The Federal Treasurer has announced sweeping changes to lending which will make it easier for Australians to access a loan, but the proposal hasn’t been welcomed by all.

Treasurer Josh Frydenberg wants to remove some of the obligations lenders have when assessing a person’s suitability for a home loan or personal loan.

He argues the move is needed as it will free-up credit and stimulate the economy, which has been sorely affected by the COVID-19 pandemic.

“Credit is the lifeblood of the Australian economy, with billions of dollars in new credit extended to households and businesses in Australia each month,” he said,

“Now more than ever, it is critical that unnecessary barriers to accessing credit are removed so that consumers can continue to spend and businesses can invest and create jobs,” he added.

Banks reaction

The news has been well received by those within the building and banking sector, with banks, in particular, arguing that lending criteria has become too strict and complicated.

Banking stocks have all shot up into the green following today’s announcement, with CBA trading up 3.07 per cent, ANZ up 5.22 per cent, Westpac up 6.57 per cent and NAB up 6.17 per cent.

The Australian Banking Association has also welcomed the news, stating it was excited to work with the Morrison Government to shape the planned legislation.

“Australian banks understand their role in supporting customers and rebuilding the economy.

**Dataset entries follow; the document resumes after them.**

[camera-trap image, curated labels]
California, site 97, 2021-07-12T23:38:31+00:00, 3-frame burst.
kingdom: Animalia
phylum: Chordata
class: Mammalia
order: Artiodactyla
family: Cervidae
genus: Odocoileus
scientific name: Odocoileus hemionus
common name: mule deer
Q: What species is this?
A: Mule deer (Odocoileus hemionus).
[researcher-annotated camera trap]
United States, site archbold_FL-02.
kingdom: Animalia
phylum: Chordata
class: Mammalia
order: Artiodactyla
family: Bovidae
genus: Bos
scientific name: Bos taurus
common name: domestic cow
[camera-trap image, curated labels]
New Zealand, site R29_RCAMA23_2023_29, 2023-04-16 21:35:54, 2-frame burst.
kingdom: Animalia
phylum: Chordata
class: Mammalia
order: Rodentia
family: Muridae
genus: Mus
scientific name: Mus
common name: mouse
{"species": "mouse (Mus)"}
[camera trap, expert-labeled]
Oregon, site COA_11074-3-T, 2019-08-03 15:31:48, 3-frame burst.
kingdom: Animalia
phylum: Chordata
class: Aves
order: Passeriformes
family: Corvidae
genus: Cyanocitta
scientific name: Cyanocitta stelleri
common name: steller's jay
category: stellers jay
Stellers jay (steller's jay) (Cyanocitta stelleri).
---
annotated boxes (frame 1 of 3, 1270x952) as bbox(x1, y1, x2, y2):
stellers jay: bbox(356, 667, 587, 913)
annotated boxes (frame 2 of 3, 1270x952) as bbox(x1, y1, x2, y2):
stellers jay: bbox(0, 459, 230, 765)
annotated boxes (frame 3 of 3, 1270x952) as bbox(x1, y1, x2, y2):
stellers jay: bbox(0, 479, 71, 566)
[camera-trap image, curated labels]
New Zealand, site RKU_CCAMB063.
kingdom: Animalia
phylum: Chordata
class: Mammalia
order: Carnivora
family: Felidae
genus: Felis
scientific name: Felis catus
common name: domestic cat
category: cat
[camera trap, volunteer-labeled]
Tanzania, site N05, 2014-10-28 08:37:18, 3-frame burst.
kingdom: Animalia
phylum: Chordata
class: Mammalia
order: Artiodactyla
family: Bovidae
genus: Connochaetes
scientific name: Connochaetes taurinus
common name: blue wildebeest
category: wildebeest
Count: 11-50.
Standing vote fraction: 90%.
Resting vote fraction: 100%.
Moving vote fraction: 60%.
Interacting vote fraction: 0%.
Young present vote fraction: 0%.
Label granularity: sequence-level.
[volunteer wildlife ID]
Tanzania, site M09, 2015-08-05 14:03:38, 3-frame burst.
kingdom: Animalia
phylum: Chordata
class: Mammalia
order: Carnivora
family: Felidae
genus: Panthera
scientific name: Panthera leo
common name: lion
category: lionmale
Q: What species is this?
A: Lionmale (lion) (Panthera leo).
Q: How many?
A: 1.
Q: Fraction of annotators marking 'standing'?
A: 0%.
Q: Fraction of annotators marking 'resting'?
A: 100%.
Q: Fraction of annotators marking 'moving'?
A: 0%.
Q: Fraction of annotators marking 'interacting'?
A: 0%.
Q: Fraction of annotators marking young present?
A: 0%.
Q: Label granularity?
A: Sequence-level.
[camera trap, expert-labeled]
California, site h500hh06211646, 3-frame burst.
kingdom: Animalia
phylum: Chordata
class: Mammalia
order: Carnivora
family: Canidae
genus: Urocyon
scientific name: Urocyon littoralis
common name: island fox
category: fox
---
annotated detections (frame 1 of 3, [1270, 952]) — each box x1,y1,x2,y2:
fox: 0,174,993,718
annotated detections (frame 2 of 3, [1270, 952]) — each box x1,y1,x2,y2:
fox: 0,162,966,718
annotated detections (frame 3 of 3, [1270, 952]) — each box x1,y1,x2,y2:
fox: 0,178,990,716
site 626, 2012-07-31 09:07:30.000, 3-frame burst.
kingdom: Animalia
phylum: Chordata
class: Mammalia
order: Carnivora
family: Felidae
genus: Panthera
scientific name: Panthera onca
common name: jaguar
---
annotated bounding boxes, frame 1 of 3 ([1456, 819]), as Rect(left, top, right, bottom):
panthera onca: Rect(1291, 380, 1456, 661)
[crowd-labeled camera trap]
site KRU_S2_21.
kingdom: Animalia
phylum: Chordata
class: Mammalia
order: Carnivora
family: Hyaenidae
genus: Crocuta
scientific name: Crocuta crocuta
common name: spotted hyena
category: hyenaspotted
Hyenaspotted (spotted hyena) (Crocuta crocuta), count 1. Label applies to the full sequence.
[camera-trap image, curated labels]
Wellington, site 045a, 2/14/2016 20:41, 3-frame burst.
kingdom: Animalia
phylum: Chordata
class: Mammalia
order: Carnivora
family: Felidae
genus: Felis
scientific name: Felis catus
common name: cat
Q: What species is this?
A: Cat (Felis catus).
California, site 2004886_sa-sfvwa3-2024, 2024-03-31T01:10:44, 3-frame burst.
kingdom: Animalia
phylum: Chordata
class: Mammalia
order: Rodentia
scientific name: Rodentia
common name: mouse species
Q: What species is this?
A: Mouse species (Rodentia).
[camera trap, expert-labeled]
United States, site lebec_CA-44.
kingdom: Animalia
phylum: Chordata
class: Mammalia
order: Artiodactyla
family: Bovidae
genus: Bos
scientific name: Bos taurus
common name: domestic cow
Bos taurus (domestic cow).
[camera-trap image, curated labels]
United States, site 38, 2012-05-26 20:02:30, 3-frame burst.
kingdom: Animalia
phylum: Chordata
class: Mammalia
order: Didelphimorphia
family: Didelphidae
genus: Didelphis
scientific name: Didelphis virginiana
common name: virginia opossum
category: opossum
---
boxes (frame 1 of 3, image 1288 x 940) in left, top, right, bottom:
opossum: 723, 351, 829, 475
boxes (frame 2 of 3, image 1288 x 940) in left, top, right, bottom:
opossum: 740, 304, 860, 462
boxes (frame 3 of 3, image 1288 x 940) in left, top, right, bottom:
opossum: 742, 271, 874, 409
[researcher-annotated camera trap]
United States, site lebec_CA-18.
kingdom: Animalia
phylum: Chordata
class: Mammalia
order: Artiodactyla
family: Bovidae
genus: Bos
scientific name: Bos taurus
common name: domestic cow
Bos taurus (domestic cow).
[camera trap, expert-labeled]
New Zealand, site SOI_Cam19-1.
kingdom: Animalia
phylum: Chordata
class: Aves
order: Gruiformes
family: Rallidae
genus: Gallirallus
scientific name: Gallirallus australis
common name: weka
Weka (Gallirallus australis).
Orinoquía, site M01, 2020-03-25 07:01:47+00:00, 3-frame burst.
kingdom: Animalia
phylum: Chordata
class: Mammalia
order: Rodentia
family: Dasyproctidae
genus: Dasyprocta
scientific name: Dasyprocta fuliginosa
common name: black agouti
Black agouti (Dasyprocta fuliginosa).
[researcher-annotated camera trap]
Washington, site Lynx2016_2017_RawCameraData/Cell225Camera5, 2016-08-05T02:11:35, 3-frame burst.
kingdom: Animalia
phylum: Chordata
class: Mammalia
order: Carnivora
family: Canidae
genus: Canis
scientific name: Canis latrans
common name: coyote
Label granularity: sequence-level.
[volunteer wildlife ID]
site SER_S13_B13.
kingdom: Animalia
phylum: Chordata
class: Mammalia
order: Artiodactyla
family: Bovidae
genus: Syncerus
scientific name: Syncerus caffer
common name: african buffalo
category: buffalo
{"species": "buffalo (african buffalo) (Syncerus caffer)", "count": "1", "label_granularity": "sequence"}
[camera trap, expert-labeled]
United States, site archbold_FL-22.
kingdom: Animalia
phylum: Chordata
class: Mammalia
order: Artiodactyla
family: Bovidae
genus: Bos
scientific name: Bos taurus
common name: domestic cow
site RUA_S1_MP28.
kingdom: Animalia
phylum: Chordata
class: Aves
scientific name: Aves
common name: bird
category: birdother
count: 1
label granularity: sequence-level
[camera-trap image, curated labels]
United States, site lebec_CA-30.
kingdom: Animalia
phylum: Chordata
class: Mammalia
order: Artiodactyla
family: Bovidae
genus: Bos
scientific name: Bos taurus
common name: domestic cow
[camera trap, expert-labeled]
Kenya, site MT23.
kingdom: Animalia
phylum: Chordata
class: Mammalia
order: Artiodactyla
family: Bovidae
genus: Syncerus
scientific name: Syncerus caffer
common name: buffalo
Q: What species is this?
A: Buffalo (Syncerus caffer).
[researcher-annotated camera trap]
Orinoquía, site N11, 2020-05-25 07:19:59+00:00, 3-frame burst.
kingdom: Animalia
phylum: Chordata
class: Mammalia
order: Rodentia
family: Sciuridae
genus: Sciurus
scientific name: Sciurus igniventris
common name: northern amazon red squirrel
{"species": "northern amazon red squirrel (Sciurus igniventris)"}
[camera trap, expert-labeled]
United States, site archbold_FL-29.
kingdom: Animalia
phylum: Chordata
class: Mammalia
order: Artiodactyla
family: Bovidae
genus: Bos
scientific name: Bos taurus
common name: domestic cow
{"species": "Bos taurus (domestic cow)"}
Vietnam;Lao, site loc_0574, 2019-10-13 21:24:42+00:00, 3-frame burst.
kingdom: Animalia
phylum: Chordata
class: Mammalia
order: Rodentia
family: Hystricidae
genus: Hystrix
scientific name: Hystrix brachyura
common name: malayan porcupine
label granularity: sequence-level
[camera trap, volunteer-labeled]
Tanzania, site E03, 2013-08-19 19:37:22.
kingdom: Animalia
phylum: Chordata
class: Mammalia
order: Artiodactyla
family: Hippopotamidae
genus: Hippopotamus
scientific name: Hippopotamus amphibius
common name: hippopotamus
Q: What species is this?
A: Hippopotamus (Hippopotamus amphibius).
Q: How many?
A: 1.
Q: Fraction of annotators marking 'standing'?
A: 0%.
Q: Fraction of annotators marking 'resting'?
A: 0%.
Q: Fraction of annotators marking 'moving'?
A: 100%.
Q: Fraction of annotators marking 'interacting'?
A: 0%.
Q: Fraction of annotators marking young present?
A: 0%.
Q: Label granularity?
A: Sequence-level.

Ensuring the flow of credit to families and businesses, with the right customer protections, is paramount,” ABA CEO Anna Bligh said.

“Banks look forward to working with the Government to ensure the legislation works for both customers and the broader economy,” she added.

Consumer group reaction

However, concerns have already been raised from a number of consumer groups who argue these new changes undermine the regulations put in place after the damning Banking Royal Commission.

The first recommendation from the Hayne commission was “the NCCP Act should not be amended to alter the obligation to assess unsuitability.”

The Treasurer agreed to accept all of the recommendations at the time, but today’s announcement directly contradicts that sentiment as it will remove responsible lending obligations from the Act.

The Consumer Action Law Centre, Choice, Financial Counselling Australia and the Financial Rights Legal Centre have all blasted the move, warning it will lead to the same malpractice heard in the Banking Royal Commission.

“The problem people are having right now is too much debt and not enough income. The Government’s solution is to take on more debt with fewer protections. Unsustainable debt hurts real people and is a short-sighted fix for a flailing economy,” Financial Rights CEO Karen Cox said.

“The Commonwealth Bank recently said that the flow of credit is above pre-COVID levels and that lending is growing at a strong pace. And none of the big banks opposed the responsible lending laws at the recent House of Economics committee hearings,” Consumer Action CEO Gerard Brody argued.

“Leaving people with more debt than they can afford is no way out of an economic crisis. Pushing too much credit that people can’t afford to repay creates hardship, stress, anxiety for individuals and families,” he added.

RBA weighs in

The Treasurer has shrugged off the concerns, instead of pointing to recent commentary made by Reserve Bank of Australia Governor Phillip Lowe who argued banks shouldn’t primarily be blamed for bad loans.

“The pendulum has probably swung a bit too far to blaming the bank if a loan goes bad because the bank didn’t understand the customer. If it had done proper due diligence — this is the mindset of some — the bank would never have made the loan,” he said.

“So some of the banks have had this mindset, ‘Well we can’t make loans that go bad,” he added.

Regardless of the mixed reaction, Josh Frydenberg will push ahead with his planned lending changes by consulting with industry on crafting the necessary legislation.